The main thing that distinguishes static typing from dynamic typing is that all type checking is performed at compile time, not runtime.

Some people may think that static typing is too restrictive (in fact, it is, but this has long been eliminated with the help of some techniques). Some people say that dynamically typed languages ​​are playing with fire, but what features make them stand out? Do both species really have a chance of existing? If not, then why are there so many languages ​​that are both statically and dynamically typed?

Let's figure it out.

Benefits of Static Typing
  • Type checking occurs only once - at the compilation stage. This means that we won't have to constantly figure out if we're trying to divide a number by a string (and either throw an error or perform a conversion).
  • Execution speed. From the previous point it is clear that statically typed languages ​​are almost always faster than dynamically typed ones.
  • Under some additional conditions, it allows you to detect potential errors already at the compilation stage.
Benefits of Dynamic Typing
  • Easy to create universal collections- heaps of everything and everyone (rarely does such a need arise, but when dynamic typing arises it will help out).
  • Convenience of describing generalized algorithms (for example, array sorting, which will work not only on a list of integers, but also on a list of real numbers and even on a list of strings).
  • Easy to learn - Dynamically typed languages ​​are usually very good for getting started with programming.

Generalized programming

Okay, the most important argument for dynamic typing is the convenience of describing generic algorithms. Let's imagine a problem - we need a function to search through several arrays (or lists) - an array of integers, an array of reals and an array of characters.

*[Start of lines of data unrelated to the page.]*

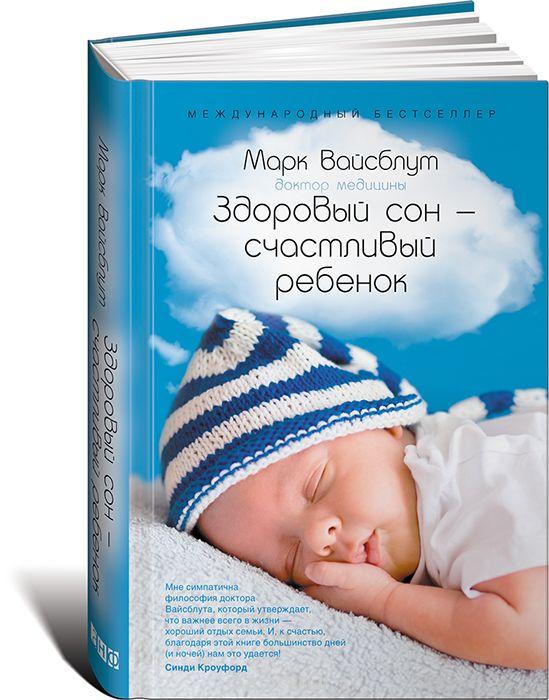 1010581358 Комбинированный распорядок дня малыша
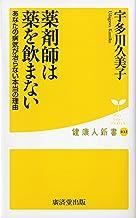 表紙: 薬剤師は薬を飲まない (健康人新書) | 宇多川久美子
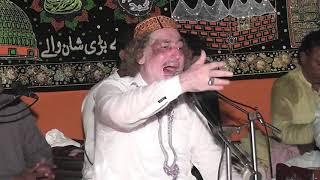 Arif Feroz Qawwal Woh Dil Hai Jo Kisi Ke Husan Ka Kashana Ho Jay.mp3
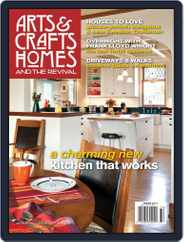 Arts & Crafts Homes (Digital) Subscription March 5th, 2013 Issue
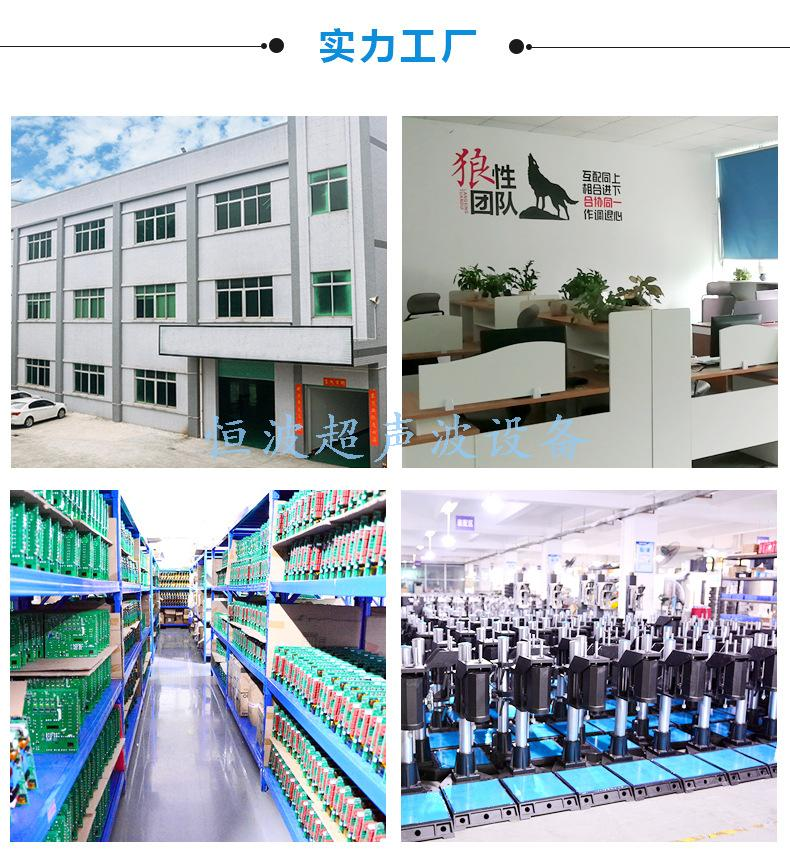 工廠展示.jpg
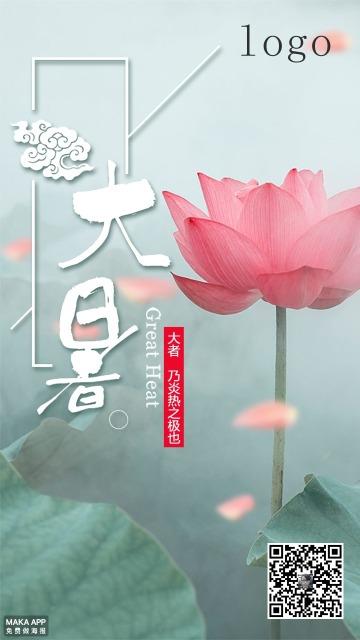 中国风荷塘风景大暑节气海报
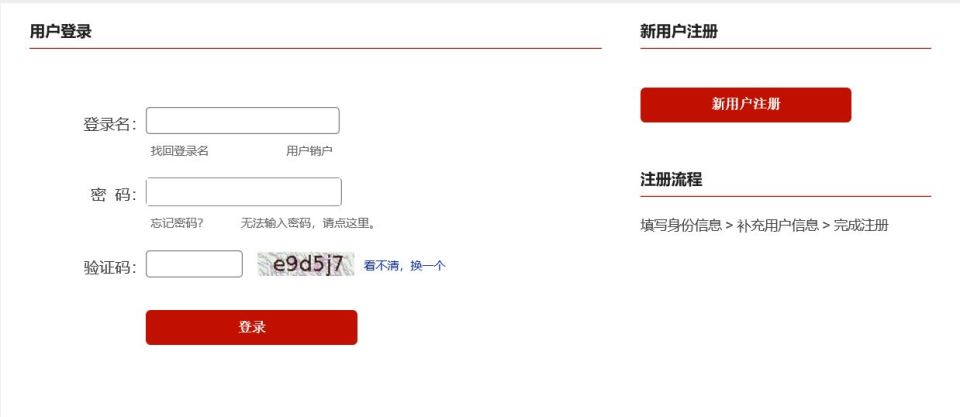 注册登录.JPG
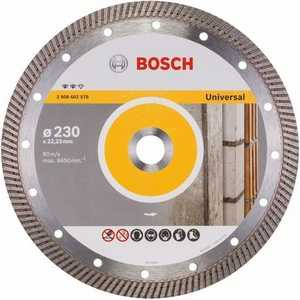 Алмазный диск Bosch 230х22.2 мм Expert for Universal Turbo (2.608.602.578)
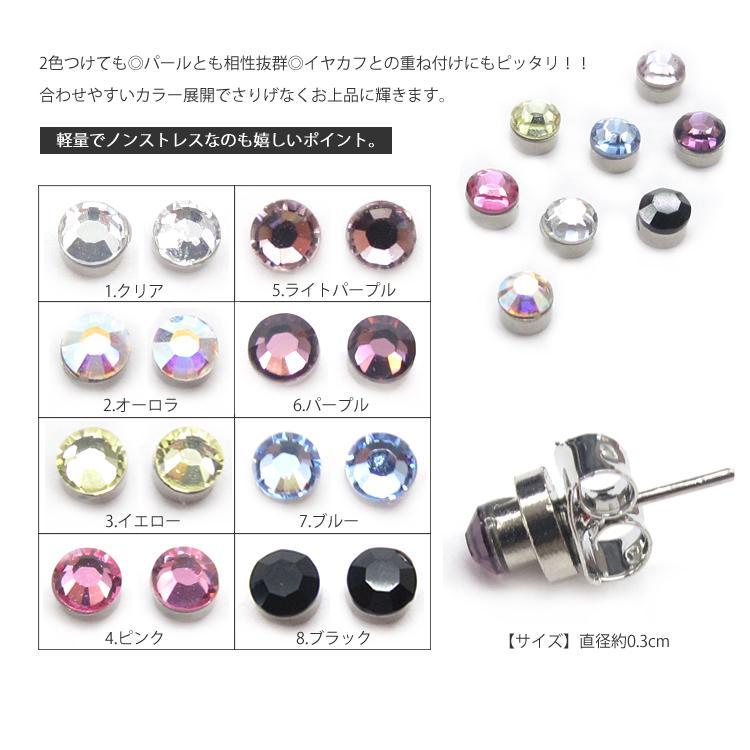 スワロフスキー 3mm 磁石 ストーン イヤリング マグネットピアス  プレゼント rr-accessories 02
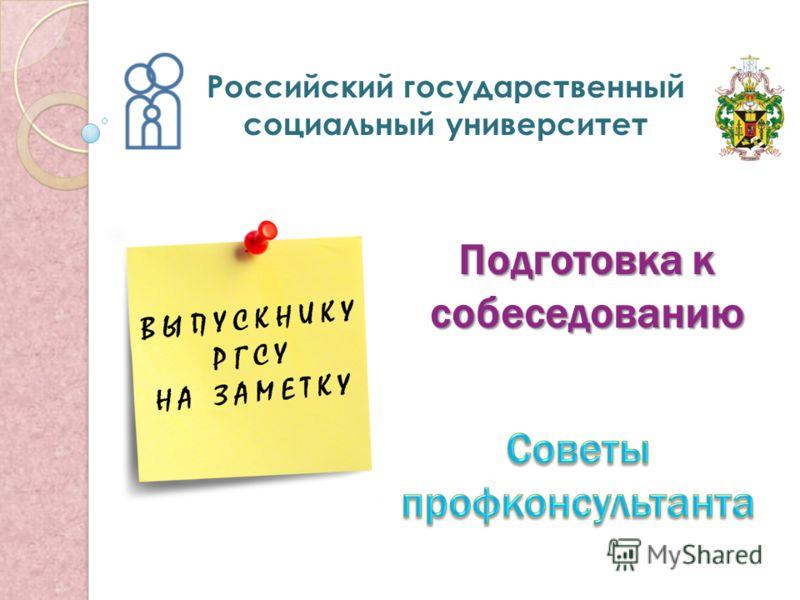 Подготовка к собеседованию Российский государственный социальный университет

How are we going to solve it? Let's solve it in 3 different languages: one with dynamic typing and two with static typing.

I will use one of the simplest search algorithms - brute force. The function will receive the element being searched for, the array (or list) itself and return the index of the element, or if the element is not found - (-1).

Dynamic solution (Python):

Def find(required_element, list): for (index, element) in enumerate(list): if element == required_element: return index return (-1)

As you can see, everything is simple and there are no problems with the fact that the list can contain numbers, lists, or other arrays. Very good. Let's go further - solve the same problem in C!

Static solution (C):

Unsigned int find_int(int required_element, int array, unsigned int size) ( for (unsigned int i = 0; i< size; ++i) if (required_element == array[i]) return i; return (-1); } unsigned int find_float(float required_element, float array, unsigned int size) { for (unsigned int i = 0; i < size; ++i) if (required_element == array[i]) return i; return (-1); } unsigned int find_char(char required_element, char array, unsigned int size) { for (unsigned int i = 0; i < size; ++i) if (required_element == array[i]) return i; return (-1); }

Well, each function individually is similar to the Python version, but why are there three of them? Has static programming really lost?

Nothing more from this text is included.